[Dataset items]
= = = =

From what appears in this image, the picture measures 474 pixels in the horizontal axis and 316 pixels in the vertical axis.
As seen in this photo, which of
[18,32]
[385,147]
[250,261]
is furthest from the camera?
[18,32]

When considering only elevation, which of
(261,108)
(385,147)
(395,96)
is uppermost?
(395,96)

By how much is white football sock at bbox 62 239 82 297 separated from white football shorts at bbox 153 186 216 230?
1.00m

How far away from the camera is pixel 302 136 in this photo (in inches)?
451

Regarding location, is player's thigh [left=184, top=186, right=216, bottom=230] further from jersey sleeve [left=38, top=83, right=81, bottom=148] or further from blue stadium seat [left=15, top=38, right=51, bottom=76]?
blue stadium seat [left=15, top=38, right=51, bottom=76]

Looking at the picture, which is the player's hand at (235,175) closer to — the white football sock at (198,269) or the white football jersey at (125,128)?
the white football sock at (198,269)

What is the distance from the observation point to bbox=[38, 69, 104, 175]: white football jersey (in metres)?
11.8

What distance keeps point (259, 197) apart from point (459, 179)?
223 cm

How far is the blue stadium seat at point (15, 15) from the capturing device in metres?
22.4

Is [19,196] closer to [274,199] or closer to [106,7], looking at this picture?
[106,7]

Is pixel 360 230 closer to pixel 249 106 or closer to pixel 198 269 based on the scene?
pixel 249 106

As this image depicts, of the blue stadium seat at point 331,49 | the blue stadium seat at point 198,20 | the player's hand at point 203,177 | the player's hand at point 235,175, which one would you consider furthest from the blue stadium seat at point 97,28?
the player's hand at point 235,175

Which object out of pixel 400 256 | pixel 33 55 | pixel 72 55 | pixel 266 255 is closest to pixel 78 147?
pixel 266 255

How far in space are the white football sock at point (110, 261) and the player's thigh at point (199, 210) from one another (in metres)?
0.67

= = = =

* YOUR INSTRUCTIONS *
Convert every record from the line containing "Which object out" down to the end of the records into a two-column CSV with the headers "text" and "answer", one row per record. Put each value in a single quoted field, and replace any line breaks with spaces.

* EXERCISE RESPONSE *
text,answer
"Which object out of pixel 400 256 | pixel 33 55 | pixel 72 55 | pixel 266 255 is closest to pixel 78 147?","pixel 266 255"
"How far in space are the white football sock at point (110, 261) and the player's thigh at point (199, 210) from one another (in metres)?","0.67"